>>>

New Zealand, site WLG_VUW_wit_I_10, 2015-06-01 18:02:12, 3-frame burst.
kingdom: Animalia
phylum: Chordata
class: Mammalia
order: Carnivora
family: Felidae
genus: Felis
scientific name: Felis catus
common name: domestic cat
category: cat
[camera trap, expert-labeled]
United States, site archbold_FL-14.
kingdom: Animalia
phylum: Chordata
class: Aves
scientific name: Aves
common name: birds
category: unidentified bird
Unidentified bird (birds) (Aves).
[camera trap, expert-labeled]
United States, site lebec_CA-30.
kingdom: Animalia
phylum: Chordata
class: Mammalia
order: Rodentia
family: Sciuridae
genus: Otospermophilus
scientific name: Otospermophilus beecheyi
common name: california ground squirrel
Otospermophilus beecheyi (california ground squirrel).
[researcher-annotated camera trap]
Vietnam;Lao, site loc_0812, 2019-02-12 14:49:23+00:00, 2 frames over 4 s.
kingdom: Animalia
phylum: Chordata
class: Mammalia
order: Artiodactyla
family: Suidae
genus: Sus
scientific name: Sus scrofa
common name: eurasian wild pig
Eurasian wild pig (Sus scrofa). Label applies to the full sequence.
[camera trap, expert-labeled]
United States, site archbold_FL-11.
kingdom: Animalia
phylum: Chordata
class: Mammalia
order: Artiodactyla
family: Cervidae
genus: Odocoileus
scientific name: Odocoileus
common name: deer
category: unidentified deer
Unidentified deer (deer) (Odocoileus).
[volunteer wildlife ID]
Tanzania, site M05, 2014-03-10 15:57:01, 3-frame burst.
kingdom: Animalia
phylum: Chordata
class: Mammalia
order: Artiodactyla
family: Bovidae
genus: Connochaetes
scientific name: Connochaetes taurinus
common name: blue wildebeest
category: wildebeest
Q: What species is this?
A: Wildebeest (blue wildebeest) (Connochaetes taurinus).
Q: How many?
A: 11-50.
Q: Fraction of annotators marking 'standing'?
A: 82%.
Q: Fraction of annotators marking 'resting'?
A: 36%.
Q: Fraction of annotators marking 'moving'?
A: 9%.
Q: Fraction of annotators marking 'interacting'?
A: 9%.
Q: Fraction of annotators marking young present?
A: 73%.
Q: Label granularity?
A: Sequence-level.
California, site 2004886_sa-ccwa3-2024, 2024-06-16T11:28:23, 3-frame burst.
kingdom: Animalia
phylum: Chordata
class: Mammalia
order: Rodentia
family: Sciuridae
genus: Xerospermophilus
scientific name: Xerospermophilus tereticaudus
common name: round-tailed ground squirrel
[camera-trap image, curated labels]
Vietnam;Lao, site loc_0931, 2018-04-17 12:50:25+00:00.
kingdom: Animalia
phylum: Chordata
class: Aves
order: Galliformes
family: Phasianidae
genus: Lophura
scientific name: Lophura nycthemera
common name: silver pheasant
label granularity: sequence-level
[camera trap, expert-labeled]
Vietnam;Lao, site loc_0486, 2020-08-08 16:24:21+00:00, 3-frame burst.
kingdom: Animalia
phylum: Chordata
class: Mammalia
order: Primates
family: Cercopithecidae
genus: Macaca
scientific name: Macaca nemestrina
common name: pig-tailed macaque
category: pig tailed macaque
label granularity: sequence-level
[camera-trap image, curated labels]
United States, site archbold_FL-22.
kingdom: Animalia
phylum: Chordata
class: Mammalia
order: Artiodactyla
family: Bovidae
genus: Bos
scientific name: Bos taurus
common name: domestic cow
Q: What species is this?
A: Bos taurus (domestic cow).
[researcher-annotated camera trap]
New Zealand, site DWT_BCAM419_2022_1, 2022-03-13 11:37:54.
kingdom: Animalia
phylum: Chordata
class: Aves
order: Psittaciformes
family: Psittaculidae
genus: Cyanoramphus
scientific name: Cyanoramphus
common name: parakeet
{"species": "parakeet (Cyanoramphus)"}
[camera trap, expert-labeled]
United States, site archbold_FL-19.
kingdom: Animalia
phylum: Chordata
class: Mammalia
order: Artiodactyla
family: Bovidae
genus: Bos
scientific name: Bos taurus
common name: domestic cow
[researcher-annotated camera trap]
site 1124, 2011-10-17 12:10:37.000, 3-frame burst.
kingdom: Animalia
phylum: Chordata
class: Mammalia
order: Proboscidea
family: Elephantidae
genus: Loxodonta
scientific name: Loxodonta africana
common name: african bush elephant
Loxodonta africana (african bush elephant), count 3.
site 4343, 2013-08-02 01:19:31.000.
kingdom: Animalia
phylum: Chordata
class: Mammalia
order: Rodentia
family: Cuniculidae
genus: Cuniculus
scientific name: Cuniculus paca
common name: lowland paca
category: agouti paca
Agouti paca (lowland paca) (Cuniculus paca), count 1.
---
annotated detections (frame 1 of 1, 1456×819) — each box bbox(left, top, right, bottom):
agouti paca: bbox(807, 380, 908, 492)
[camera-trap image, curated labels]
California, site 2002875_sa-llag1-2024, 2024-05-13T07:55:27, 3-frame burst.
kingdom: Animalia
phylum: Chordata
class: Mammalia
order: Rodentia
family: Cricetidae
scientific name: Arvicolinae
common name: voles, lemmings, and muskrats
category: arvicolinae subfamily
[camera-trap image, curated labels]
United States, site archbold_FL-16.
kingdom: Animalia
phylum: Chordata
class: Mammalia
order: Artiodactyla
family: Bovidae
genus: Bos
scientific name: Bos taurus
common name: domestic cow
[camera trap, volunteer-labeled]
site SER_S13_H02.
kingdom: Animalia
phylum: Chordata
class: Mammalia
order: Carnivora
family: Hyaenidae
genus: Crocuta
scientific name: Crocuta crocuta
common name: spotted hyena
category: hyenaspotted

<<<

• **Exercise objective**:
Type out the material again exactly as presented.

• **Solved problem**:
New Zealand, site WLG_VUW_wit_I_10, 2015-06-01 18:02:12, 3-frame burst.
kingdom: Animalia
phylum: Chordata
class: Mammalia
order: Carnivora
family: Felidae
genus: Felis
scientific name: Felis catus
common name: domestic cat
category: cat
[camera trap, expert-labeled]
United States, site archbold_FL-14.
kingdom: Animalia
phylum: Chordata
class: Aves
scientific name: Aves
common name: birds
category: unidentified bird
Unidentified bird (birds) (Aves).
[camera trap, expert-labeled]
United States, site lebec_CA-30.
kingdom: Animalia
phylum: Chordata
class: Mammalia
order: Rodentia
family: Sciuridae
genus: Otospermophilus
scientific name: Otospermophilus beecheyi
common name: california ground squirrel
Otospermophilus beecheyi (california ground squirrel).
[researcher-annotated camera trap]
Vietnam;Lao, site loc_0812, 2019-02-12 14:49:23+00:00, 2 frames over 4 s.
kingdom: Animalia
phylum: Chordata
class: Mammalia
order: Artiodactyla
family: Suidae
genus: Sus
scientific name: Sus scrofa
common name: eurasian wild pig
Eurasian wild pig (Sus scrofa). Label applies to the full sequence.
[camera trap, expert-labeled]
United States, site archbold_FL-11.
kingdom: Animalia
phylum: Chordata
class: Mammalia
order: Artiodactyla
family: Cervidae
genus: Odocoileus
scientific name: Odocoileus
common name: deer
category: unidentified deer
Unidentified deer (deer) (Odocoileus).
[volunteer wildlife ID]
Tanzania, site M05, 2014-03-10 15:57:01, 3-frame burst.
kingdom: Animalia
phylum: Chordata
class: Mammalia
order: Artiodactyla
family: Bovidae
genus: Connochaetes
scientific name: Connochaetes taurinus
common name: blue wildebeest
category: wildebeest
Q: What species is this?
A: Wildebeest (blue wildebeest) (Connochaetes taurinus).
Q: How many?
A: 11-50.
Q: Fraction of annotators marking 'standing'?
A: 82%.
Q: Fraction of annotators marking 'resting'?
A: 36%.
Q: Fraction of annotators marking 'moving'?
A: 9%.
Q: Fraction of annotators marking 'interacting'?
A: 9%.
Q: Fraction of annotators marking young present?
A: 73%.
Q: Label granularity?
A: Sequence-level.
California, site 2004886_sa-ccwa3-2024, 2024-06-16T11:28:23, 3-frame burst.
kingdom: Animalia
phylum: Chordata
class: Mammalia
order: Rodentia
family: Sciuridae
genus: Xerospermophilus
scientific name: Xerospermophilus tereticaudus
common name: round-tailed ground squirrel
[camera-trap image, curated labels]
Vietnam;Lao, site loc_0931, 2018-04-17 12:50:25+00:00.
kingdom: Animalia
phylum: Chordata
class: Aves
order: Galliformes
family: Phasianidae
genus: Lophura
scientific name: Lophura nycthemera
common name: silver pheasant
label granularity: sequence-level
[camera trap, expert-labeled]
Vietnam;Lao, site loc_0486, 2020-08-08 16:24:21+00:00, 3-frame burst.
kingdom: Animalia
phylum: Chordata
class: Mammalia
order: Primates
family: Cercopithecidae
genus: Macaca
scientific name: Macaca nemestrina
common name: pig-tailed macaque
category: pig tailed macaque
label granularity: sequence-level
[camera-trap image, curated labels]
United States, site archbold_FL-22.
kingdom: Animalia
phylum: Chordata
class: Mammalia
order: Artiodactyla
family: Bovidae
genus: Bos
scientific name: Bos taurus
common name: domestic cow
Q: What species is this?
A: Bos taurus (domestic cow).
[researcher-annotated camera trap]
New Zealand, site DWT_BCAM419_2022_1, 2022-03-13 11:37:54.
kingdom: Animalia
phylum: Chordata
class: Aves
order: Psittaciformes
family: Psittaculidae
genus: Cyanoramphus
scientific name: Cyanoramphus
common name: parakeet
{"species": "parakeet (Cyanoramphus)"}
[camera trap, expert-labeled]
United States, site archbold_FL-19.
kingdom: Animalia
phylum: Chordata
class: Mammalia
order: Artiodactyla
family: Bovidae
genus: Bos
scientific name: Bos taurus
common name: domestic cow
[researcher-annotated camera trap]
site 1124, 2011-10-17 12:10:37.000, 3-frame burst.
kingdom: Animalia
phylum: Chordata
class: Mammalia
order: Proboscidea
family: Elephantidae
genus: Loxodonta
scientific name: Loxodonta africana
common name: african bush elephant
Loxodonta africana (african bush elephant), count 3.
site 4343, 2013-08-02 01:19:31.000.
kingdom: Animalia
phylum: Chordata
class: Mammalia
order: Rodentia
family: Cuniculidae
genus: Cuniculus
scientific name: Cuniculus paca
common name: lowland paca
category: agouti paca
Agouti paca (lowland paca) (Cuniculus paca), count 1.
---
annotated detections (frame 1 of 1, 1456×819) — each box bbox(left, top, right, bottom):
agouti paca: bbox(807, 380, 908, 492)
[camera-trap image, curated labels]
California, site 2002875_sa-llag1-2024, 2024-05-13T07:55:27, 3-frame burst.
kingdom: Animalia
phylum: Chordata
class: Mammalia
order: Rodentia
family: Cricetidae
scientific name: Arvicolinae
common name: voles, lemmings, and muskrats
category: arvicolinae subfamily
[camera-trap image, curated labels]
United States, site archbold_FL-16.
kingdom: Animalia
phylum: Chordata
class: Mammalia
order: Artiodactyla
family: Bovidae
genus: Bos
scientific name: Bos taurus
common name: domestic cow
[camera trap, volunteer-labeled]
site SER_S13_H02.
kingdom: Animalia
phylum: Chordata
class: Mammalia
order: Carnivora
family: Hyaenidae
genus: Crocuta
scientific name: Crocuta crocuta
common name: spotted hyena
category: hyenaspotted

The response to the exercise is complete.